What is it about slacks, or vests, or suits and ties that make them created for men? I don’t know. I’ve never known. Now I’m not completely oblivious. I’ve had a lifetime, like all women, of watching men pull off a look they probably don’t think twice about. But…the queer (and by this I mean strange) act of calling it a men’s’ suit, and conversely a woman’s pant suit, is comparable to celebrating an “african-american” writer as opposed to just a writer or a “female” athlete as opposed to just an athlete. There’s nothing inherent about looping fabric around your neck with a triangular core at the top and remaining pieces dangling below that screams male.
Like so many of our learned patterns in life, a woman wearing a tie is the effect of conflict and compromise.
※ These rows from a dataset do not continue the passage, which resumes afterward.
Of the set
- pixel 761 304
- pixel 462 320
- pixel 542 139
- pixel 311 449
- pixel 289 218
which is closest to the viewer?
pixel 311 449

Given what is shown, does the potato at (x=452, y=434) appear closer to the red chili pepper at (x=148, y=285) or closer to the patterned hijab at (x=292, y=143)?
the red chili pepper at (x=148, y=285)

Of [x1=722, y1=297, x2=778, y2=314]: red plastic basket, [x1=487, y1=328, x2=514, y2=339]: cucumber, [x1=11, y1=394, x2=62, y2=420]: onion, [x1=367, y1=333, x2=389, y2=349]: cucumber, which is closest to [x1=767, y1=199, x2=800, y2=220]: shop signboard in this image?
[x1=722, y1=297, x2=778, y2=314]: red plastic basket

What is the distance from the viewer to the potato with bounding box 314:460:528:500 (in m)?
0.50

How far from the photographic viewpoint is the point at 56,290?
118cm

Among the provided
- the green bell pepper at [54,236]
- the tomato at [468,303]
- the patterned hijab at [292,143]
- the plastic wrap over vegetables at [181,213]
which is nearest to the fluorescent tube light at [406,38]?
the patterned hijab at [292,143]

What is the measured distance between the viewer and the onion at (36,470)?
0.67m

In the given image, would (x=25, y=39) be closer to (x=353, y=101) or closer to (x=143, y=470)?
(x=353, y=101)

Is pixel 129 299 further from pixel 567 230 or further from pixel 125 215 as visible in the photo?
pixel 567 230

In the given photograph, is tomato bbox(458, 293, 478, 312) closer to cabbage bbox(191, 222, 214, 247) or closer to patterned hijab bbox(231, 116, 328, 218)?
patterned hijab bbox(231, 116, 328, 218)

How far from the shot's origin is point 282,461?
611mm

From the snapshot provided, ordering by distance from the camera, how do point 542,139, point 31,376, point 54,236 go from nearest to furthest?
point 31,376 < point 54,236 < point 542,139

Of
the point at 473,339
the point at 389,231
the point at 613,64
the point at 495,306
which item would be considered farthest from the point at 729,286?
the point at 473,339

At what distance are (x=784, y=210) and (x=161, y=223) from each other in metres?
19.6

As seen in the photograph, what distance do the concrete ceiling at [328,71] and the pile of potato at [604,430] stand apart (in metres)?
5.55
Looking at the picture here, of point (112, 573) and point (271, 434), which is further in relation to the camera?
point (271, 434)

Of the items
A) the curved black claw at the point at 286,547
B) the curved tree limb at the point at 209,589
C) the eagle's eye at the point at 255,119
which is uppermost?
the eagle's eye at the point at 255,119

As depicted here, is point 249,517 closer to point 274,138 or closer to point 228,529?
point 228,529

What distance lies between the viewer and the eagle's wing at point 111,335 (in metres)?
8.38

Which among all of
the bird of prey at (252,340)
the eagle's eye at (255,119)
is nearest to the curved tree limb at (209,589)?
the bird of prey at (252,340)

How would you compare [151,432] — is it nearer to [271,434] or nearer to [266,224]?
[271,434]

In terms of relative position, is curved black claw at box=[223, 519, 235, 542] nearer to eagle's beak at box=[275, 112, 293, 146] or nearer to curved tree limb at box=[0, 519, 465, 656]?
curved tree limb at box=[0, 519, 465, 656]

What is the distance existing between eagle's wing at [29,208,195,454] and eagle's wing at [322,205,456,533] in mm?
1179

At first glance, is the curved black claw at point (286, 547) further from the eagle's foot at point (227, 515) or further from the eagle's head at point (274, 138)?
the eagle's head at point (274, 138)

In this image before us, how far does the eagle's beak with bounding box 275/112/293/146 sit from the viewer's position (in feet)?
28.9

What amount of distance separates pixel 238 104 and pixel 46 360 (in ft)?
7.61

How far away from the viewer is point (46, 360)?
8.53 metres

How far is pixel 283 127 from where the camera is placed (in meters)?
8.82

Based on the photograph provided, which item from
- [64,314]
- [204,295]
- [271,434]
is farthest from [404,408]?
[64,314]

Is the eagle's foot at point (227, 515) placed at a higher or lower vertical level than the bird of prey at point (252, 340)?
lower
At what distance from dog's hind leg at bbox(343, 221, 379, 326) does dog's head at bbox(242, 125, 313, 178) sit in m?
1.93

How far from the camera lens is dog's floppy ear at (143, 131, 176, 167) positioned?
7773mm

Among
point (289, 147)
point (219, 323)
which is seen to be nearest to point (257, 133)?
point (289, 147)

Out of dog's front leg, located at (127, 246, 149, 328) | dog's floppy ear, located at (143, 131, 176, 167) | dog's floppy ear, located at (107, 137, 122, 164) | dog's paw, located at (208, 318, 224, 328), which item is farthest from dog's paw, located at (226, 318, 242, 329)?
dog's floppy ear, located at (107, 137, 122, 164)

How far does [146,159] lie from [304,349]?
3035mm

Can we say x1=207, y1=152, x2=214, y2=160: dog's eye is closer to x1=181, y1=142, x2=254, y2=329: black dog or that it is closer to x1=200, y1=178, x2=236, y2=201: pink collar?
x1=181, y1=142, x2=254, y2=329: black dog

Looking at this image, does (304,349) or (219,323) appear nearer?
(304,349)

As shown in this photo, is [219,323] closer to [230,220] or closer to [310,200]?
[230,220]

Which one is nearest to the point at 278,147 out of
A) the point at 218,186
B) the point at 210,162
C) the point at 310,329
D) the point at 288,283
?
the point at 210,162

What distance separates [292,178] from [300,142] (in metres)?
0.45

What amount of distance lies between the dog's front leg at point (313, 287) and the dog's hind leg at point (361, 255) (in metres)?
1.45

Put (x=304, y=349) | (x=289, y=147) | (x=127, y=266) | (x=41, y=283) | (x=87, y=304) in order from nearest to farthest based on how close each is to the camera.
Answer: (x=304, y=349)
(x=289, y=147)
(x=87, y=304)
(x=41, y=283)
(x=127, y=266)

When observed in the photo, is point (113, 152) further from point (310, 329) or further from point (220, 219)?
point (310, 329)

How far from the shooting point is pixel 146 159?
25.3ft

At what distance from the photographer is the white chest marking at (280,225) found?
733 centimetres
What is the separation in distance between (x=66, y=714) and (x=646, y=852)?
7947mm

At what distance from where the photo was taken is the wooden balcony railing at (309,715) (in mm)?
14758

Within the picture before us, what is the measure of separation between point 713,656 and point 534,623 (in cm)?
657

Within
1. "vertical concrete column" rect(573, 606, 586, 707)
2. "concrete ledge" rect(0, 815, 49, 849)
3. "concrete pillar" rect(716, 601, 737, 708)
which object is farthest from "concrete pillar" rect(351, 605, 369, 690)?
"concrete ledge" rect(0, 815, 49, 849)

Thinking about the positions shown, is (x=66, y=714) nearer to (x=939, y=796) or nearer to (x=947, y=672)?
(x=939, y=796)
My father taught me how to tie a neck-tie I think. Maybe because he thought I would tie a husband’s or a boyfriend’s, but I’ve since made selfish use of the skill. I don’t even wear it that often or even consider myself the type who would; a tomboy, butch, queer, dapper. Those words are not part of my personal constitution. If we were even using words, I would more often liken myself to a teenage boy (in dress alone thankfully…and perhaps in regard to the necessity of sleep and things on computers)…but only if I have to.
There is this line that I observe getting drawn between the spaces (literal and figurative) of what people think you can and cannot be. What’s interesting, surprisingly, is not that there is a line, but how often people feel compelled to re-draw it. Conflict and compromise. These are things that queers know. Deeply. Sometimes its dapper. Sometimes its deadly. But never. ever. inherent.